Aim: Can the data below be echoed back word for word?

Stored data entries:
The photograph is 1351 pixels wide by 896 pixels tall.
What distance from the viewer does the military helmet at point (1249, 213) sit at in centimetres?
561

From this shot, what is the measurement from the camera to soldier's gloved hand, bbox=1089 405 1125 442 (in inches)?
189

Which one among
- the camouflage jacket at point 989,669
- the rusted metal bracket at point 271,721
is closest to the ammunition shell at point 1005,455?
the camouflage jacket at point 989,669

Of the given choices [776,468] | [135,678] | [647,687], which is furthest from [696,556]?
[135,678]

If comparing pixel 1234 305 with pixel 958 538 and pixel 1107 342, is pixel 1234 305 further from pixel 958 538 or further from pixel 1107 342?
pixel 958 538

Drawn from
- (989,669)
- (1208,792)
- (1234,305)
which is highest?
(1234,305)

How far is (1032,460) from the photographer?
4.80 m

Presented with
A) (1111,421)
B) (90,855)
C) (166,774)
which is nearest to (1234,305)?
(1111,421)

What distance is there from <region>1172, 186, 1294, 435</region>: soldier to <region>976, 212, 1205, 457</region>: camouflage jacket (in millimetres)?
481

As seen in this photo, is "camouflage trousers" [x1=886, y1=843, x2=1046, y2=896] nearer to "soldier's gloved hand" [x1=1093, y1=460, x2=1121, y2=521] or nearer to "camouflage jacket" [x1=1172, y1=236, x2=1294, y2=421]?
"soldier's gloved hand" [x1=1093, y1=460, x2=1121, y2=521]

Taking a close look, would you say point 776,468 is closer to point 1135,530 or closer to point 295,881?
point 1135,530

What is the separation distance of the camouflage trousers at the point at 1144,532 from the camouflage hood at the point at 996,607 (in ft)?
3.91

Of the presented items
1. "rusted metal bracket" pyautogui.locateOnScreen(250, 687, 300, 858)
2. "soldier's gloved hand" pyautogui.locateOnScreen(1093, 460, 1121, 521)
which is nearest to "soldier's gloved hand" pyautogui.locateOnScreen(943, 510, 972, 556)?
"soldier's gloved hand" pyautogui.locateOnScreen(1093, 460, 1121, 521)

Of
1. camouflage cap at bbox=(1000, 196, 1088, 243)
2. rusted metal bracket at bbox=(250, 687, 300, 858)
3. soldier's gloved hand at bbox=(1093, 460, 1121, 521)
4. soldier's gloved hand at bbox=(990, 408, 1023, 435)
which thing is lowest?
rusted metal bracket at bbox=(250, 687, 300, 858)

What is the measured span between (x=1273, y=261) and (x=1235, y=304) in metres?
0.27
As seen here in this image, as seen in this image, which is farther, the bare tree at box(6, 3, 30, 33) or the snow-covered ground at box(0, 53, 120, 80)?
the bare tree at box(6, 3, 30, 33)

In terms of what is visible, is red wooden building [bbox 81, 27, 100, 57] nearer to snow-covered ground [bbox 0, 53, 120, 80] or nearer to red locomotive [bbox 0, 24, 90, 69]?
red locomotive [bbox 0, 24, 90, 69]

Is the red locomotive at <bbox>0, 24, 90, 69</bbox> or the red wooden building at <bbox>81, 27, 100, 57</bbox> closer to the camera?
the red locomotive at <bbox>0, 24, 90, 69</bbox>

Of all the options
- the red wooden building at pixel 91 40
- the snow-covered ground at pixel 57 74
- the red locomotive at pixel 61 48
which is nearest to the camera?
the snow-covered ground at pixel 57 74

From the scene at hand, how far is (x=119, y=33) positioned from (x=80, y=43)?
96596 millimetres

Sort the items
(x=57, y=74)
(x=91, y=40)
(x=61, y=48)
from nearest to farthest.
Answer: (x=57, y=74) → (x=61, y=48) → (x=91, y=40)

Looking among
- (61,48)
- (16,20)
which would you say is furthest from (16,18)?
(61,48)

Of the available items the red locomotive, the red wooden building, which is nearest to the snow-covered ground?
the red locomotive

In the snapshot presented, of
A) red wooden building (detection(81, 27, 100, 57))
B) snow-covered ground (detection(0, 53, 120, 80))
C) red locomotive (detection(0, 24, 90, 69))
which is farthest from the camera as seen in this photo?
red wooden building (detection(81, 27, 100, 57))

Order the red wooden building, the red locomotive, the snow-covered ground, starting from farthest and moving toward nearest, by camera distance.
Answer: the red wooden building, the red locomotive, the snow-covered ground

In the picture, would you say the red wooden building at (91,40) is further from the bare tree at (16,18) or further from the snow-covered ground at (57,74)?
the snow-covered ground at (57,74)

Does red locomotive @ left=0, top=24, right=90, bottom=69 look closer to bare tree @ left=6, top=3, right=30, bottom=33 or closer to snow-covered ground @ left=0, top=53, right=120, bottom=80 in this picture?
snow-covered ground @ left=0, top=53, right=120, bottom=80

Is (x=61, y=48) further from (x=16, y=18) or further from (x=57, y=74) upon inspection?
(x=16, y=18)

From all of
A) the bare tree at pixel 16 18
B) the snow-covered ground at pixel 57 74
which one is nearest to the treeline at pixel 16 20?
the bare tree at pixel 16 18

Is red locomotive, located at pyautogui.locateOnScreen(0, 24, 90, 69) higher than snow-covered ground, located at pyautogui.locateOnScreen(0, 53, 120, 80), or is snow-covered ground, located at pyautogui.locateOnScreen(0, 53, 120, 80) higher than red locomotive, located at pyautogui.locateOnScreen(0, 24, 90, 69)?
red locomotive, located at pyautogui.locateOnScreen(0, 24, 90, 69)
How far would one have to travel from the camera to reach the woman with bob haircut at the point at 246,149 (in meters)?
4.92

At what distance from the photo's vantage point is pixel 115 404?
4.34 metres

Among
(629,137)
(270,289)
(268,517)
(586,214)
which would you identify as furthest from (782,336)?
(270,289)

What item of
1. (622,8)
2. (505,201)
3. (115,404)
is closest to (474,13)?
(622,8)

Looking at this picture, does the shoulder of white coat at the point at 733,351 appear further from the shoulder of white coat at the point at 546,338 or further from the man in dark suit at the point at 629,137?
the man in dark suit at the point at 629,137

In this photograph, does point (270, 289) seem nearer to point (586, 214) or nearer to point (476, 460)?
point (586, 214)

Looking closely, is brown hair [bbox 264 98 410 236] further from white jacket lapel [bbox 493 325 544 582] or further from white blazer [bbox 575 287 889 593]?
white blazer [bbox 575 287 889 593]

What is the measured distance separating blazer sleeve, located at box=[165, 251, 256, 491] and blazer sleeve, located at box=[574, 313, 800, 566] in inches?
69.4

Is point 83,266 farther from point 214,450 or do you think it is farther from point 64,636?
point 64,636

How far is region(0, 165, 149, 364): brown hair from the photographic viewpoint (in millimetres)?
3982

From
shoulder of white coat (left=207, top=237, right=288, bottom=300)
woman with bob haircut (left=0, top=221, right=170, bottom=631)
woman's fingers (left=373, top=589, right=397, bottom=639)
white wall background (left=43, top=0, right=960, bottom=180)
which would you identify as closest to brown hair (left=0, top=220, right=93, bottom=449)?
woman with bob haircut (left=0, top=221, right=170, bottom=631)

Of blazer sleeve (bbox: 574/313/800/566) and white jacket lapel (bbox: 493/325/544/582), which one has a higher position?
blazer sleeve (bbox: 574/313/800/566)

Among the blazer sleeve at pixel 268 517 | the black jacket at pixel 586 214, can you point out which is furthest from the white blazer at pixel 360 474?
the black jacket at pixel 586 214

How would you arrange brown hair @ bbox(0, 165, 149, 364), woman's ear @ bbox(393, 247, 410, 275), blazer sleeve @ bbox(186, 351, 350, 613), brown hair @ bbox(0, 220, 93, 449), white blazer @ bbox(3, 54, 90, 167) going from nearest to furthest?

Final answer:
The photograph is 1351 pixels wide by 896 pixels tall.
What distance from the viewer does the military helmet at point (1249, 213) sit at in centimetres?
561

From this shot, what is the measurement from the camera to soldier's gloved hand, bbox=1089 405 1125 442 (in inches)?
189

Which one among
- the camouflage jacket at point 989,669
- the rusted metal bracket at point 271,721
is closest to the ammunition shell at point 1005,455?
the camouflage jacket at point 989,669

Of the given choices [776,468] | [135,678] | [647,687], which is furthest from [696,556]?
[135,678]

If comparing pixel 1234 305 with pixel 958 538 and pixel 1107 342, is pixel 1234 305 further from pixel 958 538 or further from pixel 1107 342?
pixel 958 538

Drawn from
- (989,669)
- (1208,792)
- (1234,305)
which is highest?
(1234,305)

How far is (1032,460) from the photographer?
4.80 m

Presented with
A) (1111,421)
B) (90,855)
C) (166,774)
which is nearest to (1234,305)?
(1111,421)

What distance is there from <region>1172, 186, 1294, 435</region>: soldier to <region>976, 212, 1205, 457</region>: camouflage jacket (in millimetres)?
481

As seen in this photo, is "camouflage trousers" [x1=886, y1=843, x2=1046, y2=896] nearer to "soldier's gloved hand" [x1=1093, y1=460, x2=1121, y2=521] or nearer to "camouflage jacket" [x1=1172, y1=236, x2=1294, y2=421]?
"soldier's gloved hand" [x1=1093, y1=460, x2=1121, y2=521]

Taking a close look, would you say point 776,468 is closer to point 1135,530 or closer to point 295,881?
point 1135,530

What is the separation distance of the camouflage trousers at the point at 1144,532 from the camouflage hood at the point at 996,607 (in ft)?
3.91

Of the presented items
1. "rusted metal bracket" pyautogui.locateOnScreen(250, 687, 300, 858)
2. "soldier's gloved hand" pyautogui.locateOnScreen(1093, 460, 1121, 521)
which is nearest to "soldier's gloved hand" pyautogui.locateOnScreen(943, 510, 972, 556)?
"soldier's gloved hand" pyautogui.locateOnScreen(1093, 460, 1121, 521)

Of
1. camouflage cap at bbox=(1000, 196, 1088, 243)
2. rusted metal bracket at bbox=(250, 687, 300, 858)
3. soldier's gloved hand at bbox=(1093, 460, 1121, 521)
4. soldier's gloved hand at bbox=(990, 408, 1023, 435)
which thing is lowest?
rusted metal bracket at bbox=(250, 687, 300, 858)

What is the measured span between (x=1273, y=261) and (x=1235, y=304) in metres?
0.27
As seen here in this image, as seen in this image, which is farther, the bare tree at box(6, 3, 30, 33) or the snow-covered ground at box(0, 53, 120, 80)?
the bare tree at box(6, 3, 30, 33)

In terms of what is visible, is red wooden building [bbox 81, 27, 100, 57] nearer to snow-covered ground [bbox 0, 53, 120, 80] or nearer to red locomotive [bbox 0, 24, 90, 69]?
red locomotive [bbox 0, 24, 90, 69]

Is the red locomotive at <bbox>0, 24, 90, 69</bbox> or the red wooden building at <bbox>81, 27, 100, 57</bbox> closer to the camera?
the red locomotive at <bbox>0, 24, 90, 69</bbox>

Of all the options
- the red wooden building at pixel 91 40
- the snow-covered ground at pixel 57 74
- the red locomotive at pixel 61 48
which is nearest to the camera?
the snow-covered ground at pixel 57 74

From the scene at hand, how far is (x=119, y=33) positioned from (x=80, y=43)?
96596 millimetres

Sort the items
(x=57, y=74)
(x=91, y=40)
(x=61, y=48)
from nearest to farthest.
Answer: (x=57, y=74) → (x=61, y=48) → (x=91, y=40)

Looking among
- (61,48)
- (16,20)
which would you say is furthest from (16,18)?
(61,48)

Of the available items the red locomotive, the red wooden building, which is nearest to the snow-covered ground?
the red locomotive

In the snapshot presented, of
A) red wooden building (detection(81, 27, 100, 57))
B) snow-covered ground (detection(0, 53, 120, 80))
C) red locomotive (detection(0, 24, 90, 69))
which is farthest from the camera as seen in this photo?
red wooden building (detection(81, 27, 100, 57))

Order the red wooden building, the red locomotive, the snow-covered ground, starting from farthest and moving toward nearest, by camera distance.
Answer: the red wooden building, the red locomotive, the snow-covered ground

In the picture, would you say the red wooden building at (91,40) is further from the bare tree at (16,18) or further from the snow-covered ground at (57,74)?
the snow-covered ground at (57,74)

Does red locomotive @ left=0, top=24, right=90, bottom=69 look closer to bare tree @ left=6, top=3, right=30, bottom=33 or closer to snow-covered ground @ left=0, top=53, right=120, bottom=80 in this picture?
snow-covered ground @ left=0, top=53, right=120, bottom=80

Is (x=61, y=48) further from (x=16, y=18) or further from (x=57, y=74) upon inspection?
(x=16, y=18)

From all of
A) the bare tree at pixel 16 18
B) the snow-covered ground at pixel 57 74
which one is nearest to the treeline at pixel 16 20?
the bare tree at pixel 16 18

Is red locomotive, located at pyautogui.locateOnScreen(0, 24, 90, 69) higher than snow-covered ground, located at pyautogui.locateOnScreen(0, 53, 120, 80), or is snow-covered ground, located at pyautogui.locateOnScreen(0, 53, 120, 80) higher than red locomotive, located at pyautogui.locateOnScreen(0, 24, 90, 69)?
red locomotive, located at pyautogui.locateOnScreen(0, 24, 90, 69)
How far would one have to travel from the camera to reach the woman with bob haircut at the point at 246,149 (in meters)?
4.92

At what distance from the photo's vantage point is pixel 115 404?
4.34 metres

Among
(629,137)
(270,289)
(268,517)
(586,214)
which would you identify as furthest from (782,336)?
(270,289)

What item of
1. (622,8)
2. (505,201)
3. (115,404)
is closest to (474,13)?
(622,8)

Looking at this picture, does the shoulder of white coat at the point at 733,351 appear further from the shoulder of white coat at the point at 546,338 or further from the man in dark suit at the point at 629,137?
the man in dark suit at the point at 629,137

In this photograph, does point (270, 289) seem nearer to point (586, 214) or nearer to point (476, 460)?
point (586, 214)

Looking closely, is brown hair [bbox 264 98 410 236] further from white jacket lapel [bbox 493 325 544 582] or further from white blazer [bbox 575 287 889 593]?
white blazer [bbox 575 287 889 593]

What is the measured distance separating blazer sleeve, located at box=[165, 251, 256, 491] and blazer sleeve, located at box=[574, 313, 800, 566] in inches?
69.4

Is point 83,266 farther from point 214,450 or do you think it is farther from point 64,636?
point 64,636

How far is region(0, 165, 149, 364): brown hair from the photographic viewpoint (in millimetres)?
3982

From
shoulder of white coat (left=207, top=237, right=288, bottom=300)
woman with bob haircut (left=0, top=221, right=170, bottom=631)
woman's fingers (left=373, top=589, right=397, bottom=639)
white wall background (left=43, top=0, right=960, bottom=180)
which would you identify as closest to brown hair (left=0, top=220, right=93, bottom=449)?
woman with bob haircut (left=0, top=221, right=170, bottom=631)

Of blazer sleeve (bbox: 574/313/800/566) and white jacket lapel (bbox: 493/325/544/582), which one has a higher position?
blazer sleeve (bbox: 574/313/800/566)

Among the blazer sleeve at pixel 268 517 | the black jacket at pixel 586 214, can you point out which is furthest from the white blazer at pixel 360 474?
the black jacket at pixel 586 214

How would you arrange brown hair @ bbox(0, 165, 149, 364), woman's ear @ bbox(393, 247, 410, 275), blazer sleeve @ bbox(186, 351, 350, 613), brown hair @ bbox(0, 220, 93, 449), white blazer @ bbox(3, 54, 90, 167) going from nearest to furthest?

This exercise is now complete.